Many autoantibodies to cellular constituents are useful biomarkers associated with a certain diagnosis or clinical manifestations or both. Autoantibodies in polymyositis/dermatomyositis (PM/DM) have been actively studied in recent years, and several myositis-specific antibodies (MSAs) have been newly described.

In the previous issue of Arthritis Research & Therapy, Muro and colleagues [1] reported a detailed epidemiologic analysis in central Japan on one of the recently described MSAs, anti-MDA-5 (melanoma differentiation-associated gene 5). This autoantibody was originally named anti-CADM-140 because of its association with clinically amyopathic DM (CADM) and the molecular size (approximately 140 kDa) of the target antigen [2]. The antigen was only recently identified as MDA-5, a cytoplasmic viral RNA receptor with RNA helicase activity [3]. MDA-5 is a part of anti-viral innate immunity. Stimulation of MDA-5 by its ligand induces type I-interferon (I-IFN) production, and I-IFN also upregulates MDA-5. A strong association of anti-MDA-5 with CADM accompanying interstitial lung disease (ILD) was confirmed in several independent studies [3, 4]. ILD in this subset is often rapidly progressive and resistant to treatment, making the detection of anti-MDA-5 clinically important. Reports on anti-MDA-5 were limited to Japan and Korea until recently, when a study in the US confirmed the presence of this specificity [5].
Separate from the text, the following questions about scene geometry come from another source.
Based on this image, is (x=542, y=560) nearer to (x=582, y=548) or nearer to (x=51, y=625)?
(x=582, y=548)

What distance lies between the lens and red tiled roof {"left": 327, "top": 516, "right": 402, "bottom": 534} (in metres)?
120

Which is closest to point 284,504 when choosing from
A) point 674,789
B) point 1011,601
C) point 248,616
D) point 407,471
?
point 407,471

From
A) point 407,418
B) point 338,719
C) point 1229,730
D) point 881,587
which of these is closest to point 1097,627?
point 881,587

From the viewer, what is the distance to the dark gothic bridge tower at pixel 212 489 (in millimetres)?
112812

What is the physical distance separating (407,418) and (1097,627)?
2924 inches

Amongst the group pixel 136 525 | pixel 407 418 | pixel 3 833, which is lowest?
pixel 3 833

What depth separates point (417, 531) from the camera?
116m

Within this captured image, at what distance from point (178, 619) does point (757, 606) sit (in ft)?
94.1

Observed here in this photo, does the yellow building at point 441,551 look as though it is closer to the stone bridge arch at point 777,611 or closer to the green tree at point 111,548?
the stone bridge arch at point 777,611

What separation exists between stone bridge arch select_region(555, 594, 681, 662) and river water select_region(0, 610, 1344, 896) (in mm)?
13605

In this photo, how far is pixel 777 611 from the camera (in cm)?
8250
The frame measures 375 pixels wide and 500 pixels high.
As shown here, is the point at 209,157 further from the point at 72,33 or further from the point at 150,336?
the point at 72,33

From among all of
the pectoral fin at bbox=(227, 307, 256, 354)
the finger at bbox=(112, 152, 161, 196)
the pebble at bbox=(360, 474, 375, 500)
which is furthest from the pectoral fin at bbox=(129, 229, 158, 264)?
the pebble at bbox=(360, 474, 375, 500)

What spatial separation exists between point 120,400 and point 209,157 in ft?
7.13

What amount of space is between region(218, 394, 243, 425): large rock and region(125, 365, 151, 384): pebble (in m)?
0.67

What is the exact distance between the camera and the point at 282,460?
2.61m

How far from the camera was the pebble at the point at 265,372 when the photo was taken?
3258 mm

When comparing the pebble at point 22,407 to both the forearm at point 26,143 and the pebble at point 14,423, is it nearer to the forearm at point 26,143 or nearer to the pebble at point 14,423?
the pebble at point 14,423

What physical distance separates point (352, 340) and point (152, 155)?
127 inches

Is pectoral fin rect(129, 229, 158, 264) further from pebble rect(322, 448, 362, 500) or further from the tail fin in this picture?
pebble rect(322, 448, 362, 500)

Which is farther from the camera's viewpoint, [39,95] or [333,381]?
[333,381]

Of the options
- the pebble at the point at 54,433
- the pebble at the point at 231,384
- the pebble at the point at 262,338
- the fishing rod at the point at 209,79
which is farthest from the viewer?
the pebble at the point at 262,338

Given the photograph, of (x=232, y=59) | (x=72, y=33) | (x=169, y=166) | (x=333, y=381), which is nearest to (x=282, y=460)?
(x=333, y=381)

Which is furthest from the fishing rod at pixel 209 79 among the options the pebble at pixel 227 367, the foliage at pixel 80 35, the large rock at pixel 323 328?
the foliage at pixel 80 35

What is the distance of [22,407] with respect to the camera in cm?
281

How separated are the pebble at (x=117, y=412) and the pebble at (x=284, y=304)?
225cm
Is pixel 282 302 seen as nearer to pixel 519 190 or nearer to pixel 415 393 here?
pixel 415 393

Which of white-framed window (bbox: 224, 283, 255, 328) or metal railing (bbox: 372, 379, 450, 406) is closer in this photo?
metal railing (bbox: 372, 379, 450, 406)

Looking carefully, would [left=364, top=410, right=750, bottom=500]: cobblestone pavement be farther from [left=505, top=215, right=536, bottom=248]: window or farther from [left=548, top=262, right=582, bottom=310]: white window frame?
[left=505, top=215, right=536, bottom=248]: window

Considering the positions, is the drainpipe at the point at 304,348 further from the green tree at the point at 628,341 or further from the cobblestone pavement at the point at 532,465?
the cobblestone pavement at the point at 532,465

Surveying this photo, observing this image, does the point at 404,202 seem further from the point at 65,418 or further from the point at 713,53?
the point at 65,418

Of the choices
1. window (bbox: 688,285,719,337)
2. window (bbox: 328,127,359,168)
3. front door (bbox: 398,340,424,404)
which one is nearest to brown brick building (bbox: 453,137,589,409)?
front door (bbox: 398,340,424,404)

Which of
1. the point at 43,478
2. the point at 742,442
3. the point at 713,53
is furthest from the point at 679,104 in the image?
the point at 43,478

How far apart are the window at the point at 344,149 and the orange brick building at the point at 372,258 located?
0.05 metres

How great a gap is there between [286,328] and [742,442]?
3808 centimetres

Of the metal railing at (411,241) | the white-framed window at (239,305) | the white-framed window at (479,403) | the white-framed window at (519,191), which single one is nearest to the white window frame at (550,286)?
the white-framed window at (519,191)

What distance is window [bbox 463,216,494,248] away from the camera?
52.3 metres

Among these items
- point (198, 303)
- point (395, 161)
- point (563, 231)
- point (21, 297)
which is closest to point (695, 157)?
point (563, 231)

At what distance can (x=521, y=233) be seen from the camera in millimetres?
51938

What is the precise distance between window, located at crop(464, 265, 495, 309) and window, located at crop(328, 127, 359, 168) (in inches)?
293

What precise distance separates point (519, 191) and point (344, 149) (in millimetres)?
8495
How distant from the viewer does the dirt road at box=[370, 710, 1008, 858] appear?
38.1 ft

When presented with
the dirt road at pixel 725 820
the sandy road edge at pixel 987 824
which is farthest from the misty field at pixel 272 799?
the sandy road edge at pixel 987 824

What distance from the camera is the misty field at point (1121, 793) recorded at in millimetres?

MDA-5 as a target of autoantibodies in a subset of DM makes an attractive story because both viruses and I-IFN have been implicated in the pathogenesis of DM. Muro and colleagues [1] showed that, in recent years at their institute, an increasing prevalence of anti-MDA-5 in a subset of patients was more prevalent in small rural towns compared with large cities. Furthermore, clustering of anti-MDA-5-positive cases to certain years and geographical areas is documented. In fact, five out of six and four out of four patients with anti-MDA-5 in 2002 and 2010, respectively, were from the two small areas along the Kiso River. These clustering patterns are consistent with the role of environmental factors associated with a rural community or the river/water system (or both) in the development of anti-MDA-5-positive CADM cases.

Among environmental factors in DM, ultraviolet (UV) exposure has been considered important since the percentage of DM within PM/DM and prevalence of anti-Mi-2 antibodies correlate with the UV index of the area [6]. In vitro upregulation of a major DM autoantigen, Mi-2, by UV exposure supports this idea. However, given the history and occupation of the patients, the role of sun exposure seems unlikely in this cohort [1]. Seasonal difference in onset and relapse in PM/DM was reported in several studies and is another factor consistent with the role of environmental factors; seasonally skewed onset of PM/DM with anti-Jo-1, all anti-aminoacyl tRNA synthetases combined, anti-SRP (anti-signal recognition particle), and anti-7SL RNA has been reported [7]. Also, other studies show a difference in prevalence of PM/DM in rural versus urban communities but without a clear explanation [8]. Others reported an increased prevalence of anti-nuclear antibody among rural populations and suggested environmental factors such as certain crops, animals, or pesticides as potential causes [9]. The role of the river/water as environmental factors for production of anti-nuclear antibody has been considered mainly on the basis of pollution by heavy metals and other chemicals, consumption of contaminated fish, and diseases transmitted via water or water-related insects [10]. Whether the river/water plays a critical role in clustering in the study [1] remains to be clarified.

Large-scale multi-center studies have been a trend in recent years and are based on the assumption that environmental or minor genetic differences within the same country do not have significant effects. Samples and data from different institutes are pooled together; when the differences in prevalence of autoantibodies or other clinical features between institutions are found, they are usually interpreted as bias in recruitment or methodological heterogeneity between institutions. However, in other studies, regional differences in prevalence or geo-graphical clustering of patients with PM/DM, scleroderma, or systemic lupus erythematosus or in production of certain autoantibodies [11, 12] have been reported without clear explanation. Genetic heterogeneity within the same ethnicity, which may significantly affect auto-antibody production pattern, is also well known. Some of the samples from this cohort [1] were included in a previous multi-center study in Japan, which reports 11% prevalence of anti-MDA-5 in DM [13]. In contrast, prevalences of anti-MDA-5 in this small cohort are 27% overall, as high as 42% in the last 8 years, and 45% in rural areas [1]. This difference seems to be too much to be explained on the basis of recruitment bias or methodological errors, especially when the data show clustering in small areas.

As shown in Muro's study [1], the difference in genetic or environmental factors (or both) related to a specific geographic area should be carefully evaluated. This study may also offer clues that are not apparent in the large number of pooled samples in multi-center studies and that elucidate the pathogenesis of specific autoimmune disease and production of autoantibodies.